Russia’s air strikes, which mean Russian planes as well as those of the United States and its allies are flying combat missions over the same country for the first time since World War Two, have made the prospects of the “no-fly zone” Turkey has long campaigned for look more remote than ever.
That could be a blessing in disguise for Ankara, according to Aykan Erdemir, non-resident fellow at the Washington-based Foundation for Defense of Democracies.
“Russia’s presence seriously limits Turkey’s options, forcing Ankara to be more cautious and prudent in the Middle East,” he told Reuters.
“I think the safe zone is off the table and that’s probably a disaster averted for Turkey. Ultimately it would have gotten out of control ... Turkey could have been drawn into a forever war,” he said.
Turkey is highly sensitive to threats to its border security, and Erdogan, commander-in-chief of its armed forces, is ill-disposed to being threatened.
“There is no hesitation over border protection. Relations between Turkey and Russia are good but it is impossible to ignore what happened in the last few days and we will not do so,” one senior official told Reuters.
But with winter approaching, when energy demand peaks, and a parliamentary election on Nov. 1 where the ruling AK Party is desperate to claw back its majority, there are compelling domestic reasons for Erdogan to avoid confrontation with Moscow.
Turkey imports almost all of its energy, including 60 percent of its gas and 35 percent of its oil, from Russia. Russians also make up a large and growing proportion of Turkey’s tourist traffic, key for financing its current account deficit.
Trade ties are deepening. Russia’s state Atomic Energy Corporation (Rosatom) is due to build Turkey’s first nuclear power station, a $20 billion project, while plans are on the table for a gas pipeline from Russia known as TurkStream.

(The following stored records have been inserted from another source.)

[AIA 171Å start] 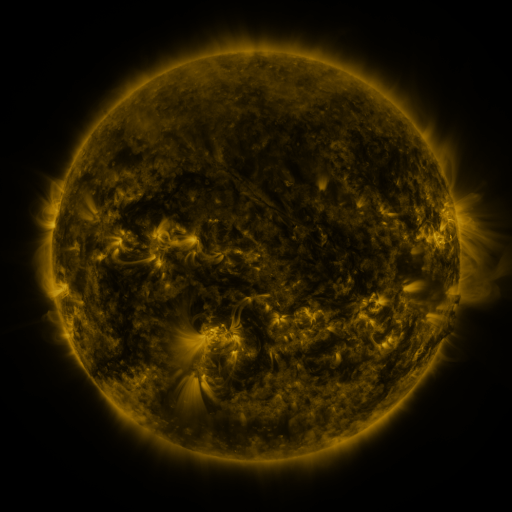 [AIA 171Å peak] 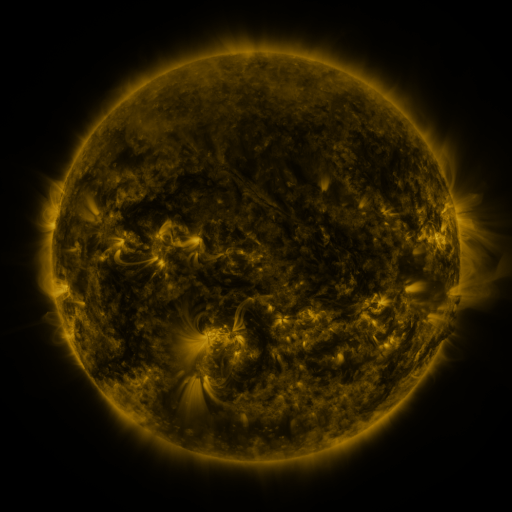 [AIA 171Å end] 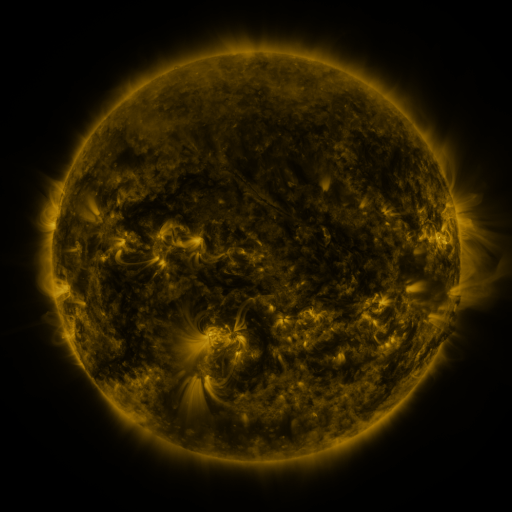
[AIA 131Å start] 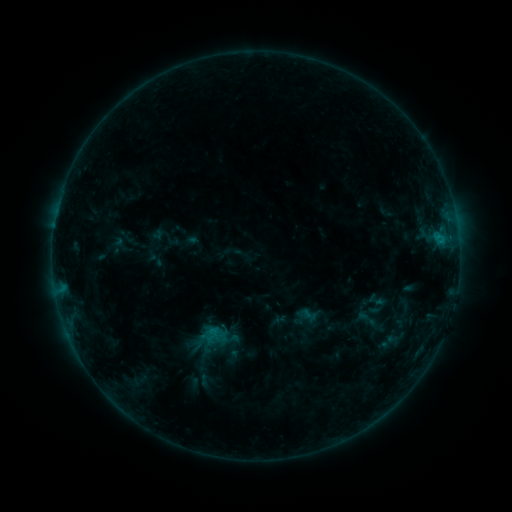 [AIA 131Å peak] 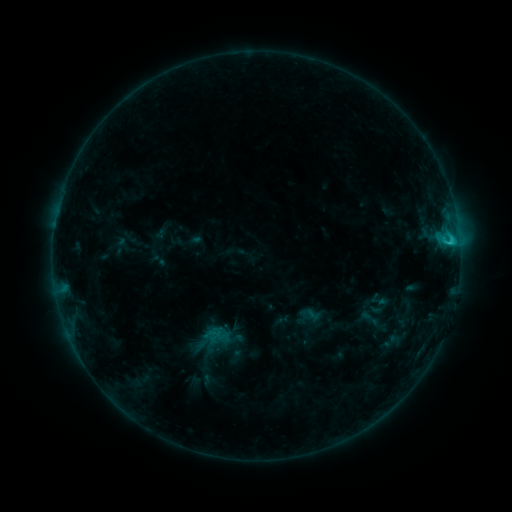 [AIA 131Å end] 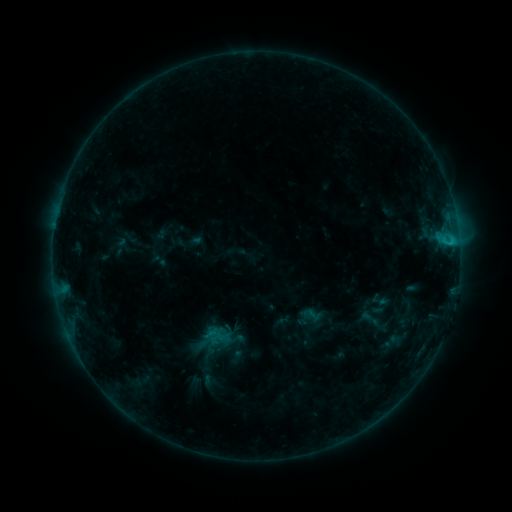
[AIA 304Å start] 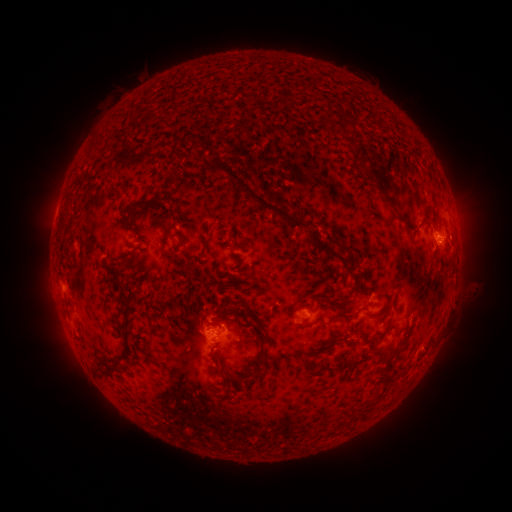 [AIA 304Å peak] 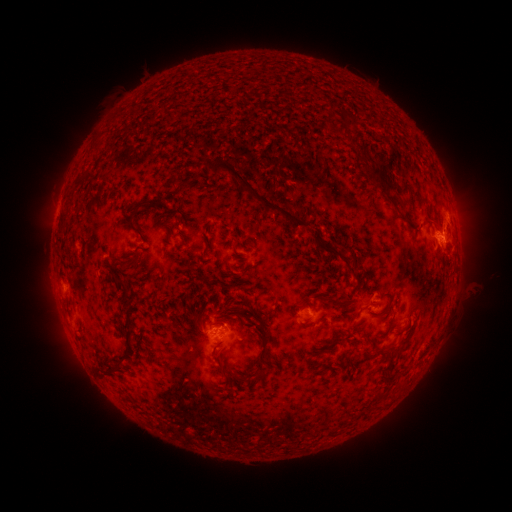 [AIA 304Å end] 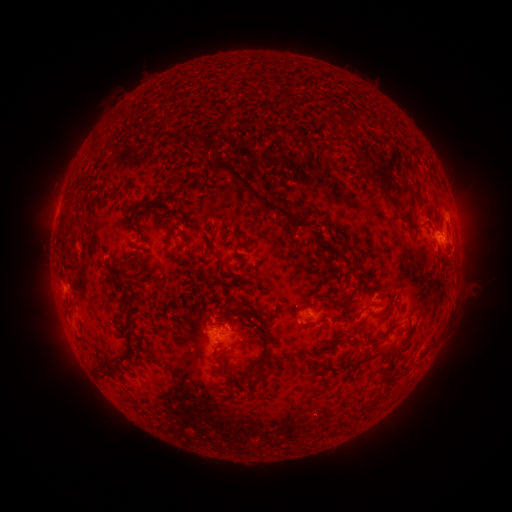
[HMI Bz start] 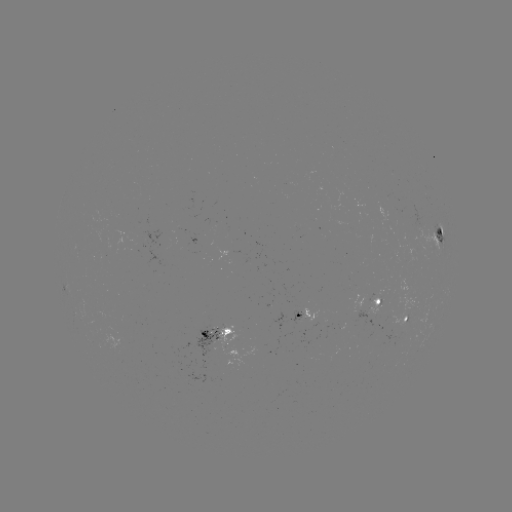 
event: flare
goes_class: C2.1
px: (450, 245)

“Both sides will act carefully in order to prevent a crisis. In the present situation, neither have the luxury of ruining the relations,” said Hasan Selim Özertem, Russia and Caucasus analyst at the Ankara based think-tank, USAK.

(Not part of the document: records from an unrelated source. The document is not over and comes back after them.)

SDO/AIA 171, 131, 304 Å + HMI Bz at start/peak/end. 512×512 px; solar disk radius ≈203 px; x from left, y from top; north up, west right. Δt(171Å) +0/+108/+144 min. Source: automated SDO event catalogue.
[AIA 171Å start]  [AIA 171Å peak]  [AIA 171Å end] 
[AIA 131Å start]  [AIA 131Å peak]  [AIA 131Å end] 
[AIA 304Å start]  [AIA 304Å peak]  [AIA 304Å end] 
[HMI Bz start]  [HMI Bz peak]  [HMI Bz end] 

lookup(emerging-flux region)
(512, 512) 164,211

Ali Sahin, deputy head of foreign relations in the AK Party, said Russia’s actions constituted a risk for the future of bilateral relations but made clear neither had an interest in the situation deteriorating.
“Turkey has clearly expressed its annoyance and has brought NATO on board. Turkey’s rules of engagement are clear,” he told Reuters. “But I don’t think Russia will continue these actions and let relations sour.”